→ RECORDED DATA:
- Opening Delimiter -

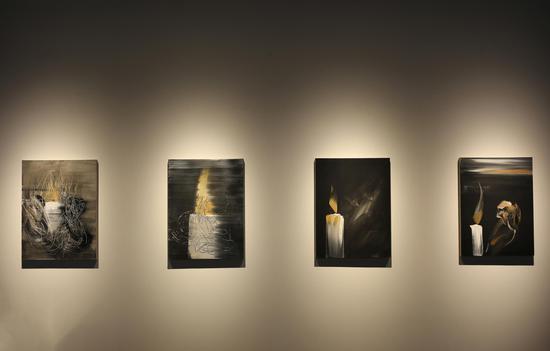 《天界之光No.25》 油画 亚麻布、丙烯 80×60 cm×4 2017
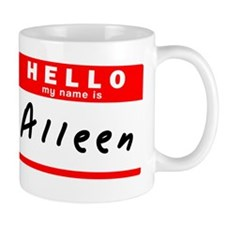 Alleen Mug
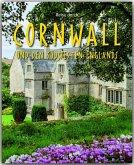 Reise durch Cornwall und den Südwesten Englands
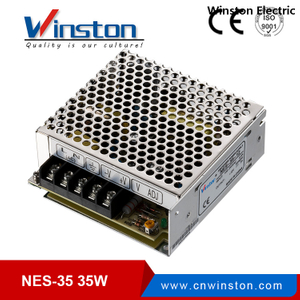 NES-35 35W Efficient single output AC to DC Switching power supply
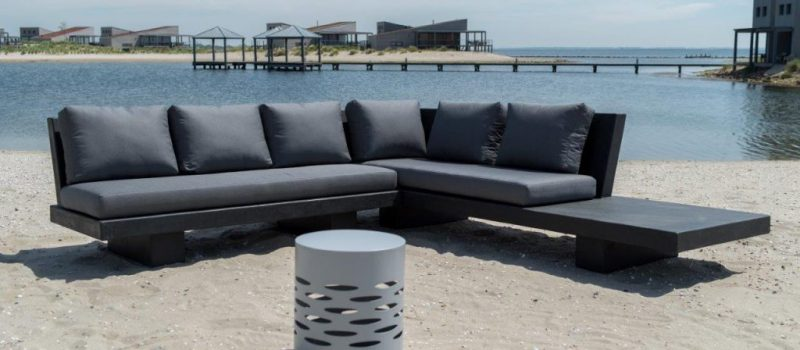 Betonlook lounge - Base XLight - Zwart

- Closing Delimiter -
- Opening Delimiter -

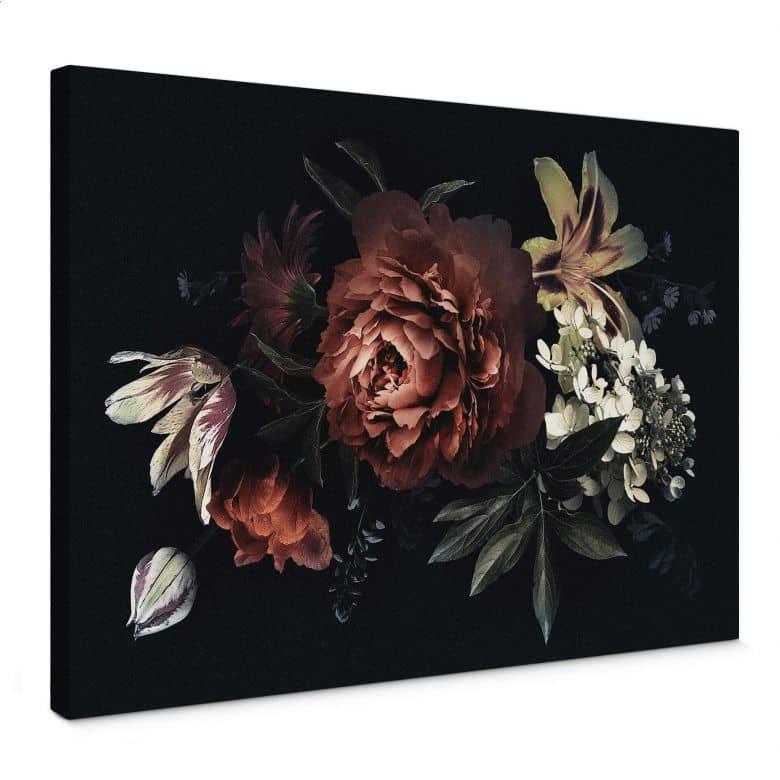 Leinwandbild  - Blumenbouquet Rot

- Closing Delimiter -

→ TASK REQUIREMENTS:
A verbatim reproduction is expected: starting at the line above that has "80×60 cm×4 2017", ending at the line that has "Betonlook lounge - Base XLight - Zwart", both included, and with no pictures and no other lines.

→ ANSWER TO THE PROBLEM:
 《天界之光No.25》 油画 亚麻布、丙烯 80×60 cm×4 2017
 Alleen Mug
 Reise durch Cornwall und den Südwesten Englands
 NES-35 35W Efficient single output AC to DC Switching power supply
 Betonlook lounge - Base XLight - Zwart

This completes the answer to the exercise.